An equilateral triangle $ABC$ with side $n$ a positive integer is divided into triangular lattice consisting of unit triangles.
Each point on the lattice is colored red, white, or blue such that:
1. No point on $AB$ is colored red
2. No point on $BC$ is colored blue
3. No point on $AC$ is colored white
Prove that there exists a unit triangle whose vertices are colored with 3 different colors.
Challenge problem: Same problem but for tetrahedron and four colors.
We first state the one-dimensional version of this problem:
Given a sequence of points on a line colored red or blue, and the first point must be colored red, and the last point must be colored blue, then we have an ODD number of segments that has two differently-colored end points.
This one-dimensional version is trivial to prove.
Now we turn to the 2-dimensional version as stated in the problem.
For each side that has both red and blue endpoints, we "mark" that side.
Then for each unit triangle, we give it a score based on how many marked sides it has.
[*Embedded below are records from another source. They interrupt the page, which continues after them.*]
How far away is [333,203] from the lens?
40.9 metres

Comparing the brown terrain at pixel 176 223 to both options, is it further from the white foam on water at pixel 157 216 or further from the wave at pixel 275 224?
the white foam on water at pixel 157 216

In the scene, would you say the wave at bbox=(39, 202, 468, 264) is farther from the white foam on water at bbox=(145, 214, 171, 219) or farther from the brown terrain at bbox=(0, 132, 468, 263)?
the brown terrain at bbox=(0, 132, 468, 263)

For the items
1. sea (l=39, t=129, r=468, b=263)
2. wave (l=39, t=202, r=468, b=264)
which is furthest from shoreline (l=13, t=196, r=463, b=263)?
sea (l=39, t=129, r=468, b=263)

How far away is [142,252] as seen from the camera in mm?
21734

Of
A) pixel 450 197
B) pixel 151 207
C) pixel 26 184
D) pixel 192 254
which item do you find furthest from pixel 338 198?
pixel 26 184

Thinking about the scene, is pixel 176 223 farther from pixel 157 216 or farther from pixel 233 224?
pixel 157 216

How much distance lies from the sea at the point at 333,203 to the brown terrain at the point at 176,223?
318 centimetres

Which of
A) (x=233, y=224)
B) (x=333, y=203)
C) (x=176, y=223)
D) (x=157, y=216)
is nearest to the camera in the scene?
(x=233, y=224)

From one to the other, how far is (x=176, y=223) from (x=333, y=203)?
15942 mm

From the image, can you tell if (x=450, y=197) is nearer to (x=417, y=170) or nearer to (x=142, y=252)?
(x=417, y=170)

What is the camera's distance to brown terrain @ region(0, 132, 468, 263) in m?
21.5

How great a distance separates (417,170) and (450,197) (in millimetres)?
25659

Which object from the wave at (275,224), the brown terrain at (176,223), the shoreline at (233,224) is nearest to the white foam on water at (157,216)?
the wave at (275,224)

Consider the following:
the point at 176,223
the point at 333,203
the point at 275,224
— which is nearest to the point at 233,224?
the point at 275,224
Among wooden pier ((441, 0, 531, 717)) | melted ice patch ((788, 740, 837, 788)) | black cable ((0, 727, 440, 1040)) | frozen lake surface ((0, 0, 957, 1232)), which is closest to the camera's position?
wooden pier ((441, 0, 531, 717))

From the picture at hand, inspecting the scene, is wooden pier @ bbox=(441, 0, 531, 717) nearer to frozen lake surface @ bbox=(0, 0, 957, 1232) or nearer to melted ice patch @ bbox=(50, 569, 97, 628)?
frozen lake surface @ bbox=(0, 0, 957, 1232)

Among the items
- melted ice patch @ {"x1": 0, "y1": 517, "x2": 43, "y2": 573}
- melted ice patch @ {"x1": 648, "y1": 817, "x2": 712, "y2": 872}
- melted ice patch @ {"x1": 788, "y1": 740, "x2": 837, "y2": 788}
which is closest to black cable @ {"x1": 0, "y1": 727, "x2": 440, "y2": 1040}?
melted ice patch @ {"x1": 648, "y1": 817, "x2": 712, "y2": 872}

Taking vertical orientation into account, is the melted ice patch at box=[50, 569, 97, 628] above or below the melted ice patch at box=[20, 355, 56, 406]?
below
Now, if we consider the "outside" area as another "surrogate unit triangle", then we can also give it a score based on how many marked sides are facing the outside.
First, note that the total score of all areas must be even, since any marked side contribute one score to two areas.
Now, applying the 1-dimensional version of the problem, we know that side AC has an odd number of marked sides. Side AB and BC does not have any marked sides. So the outside area has an odd score. Thus, there is an odd number of unit triangles that has an odd score. In order for a unit triangle to have an odd score, it must have three differently-colored vertices.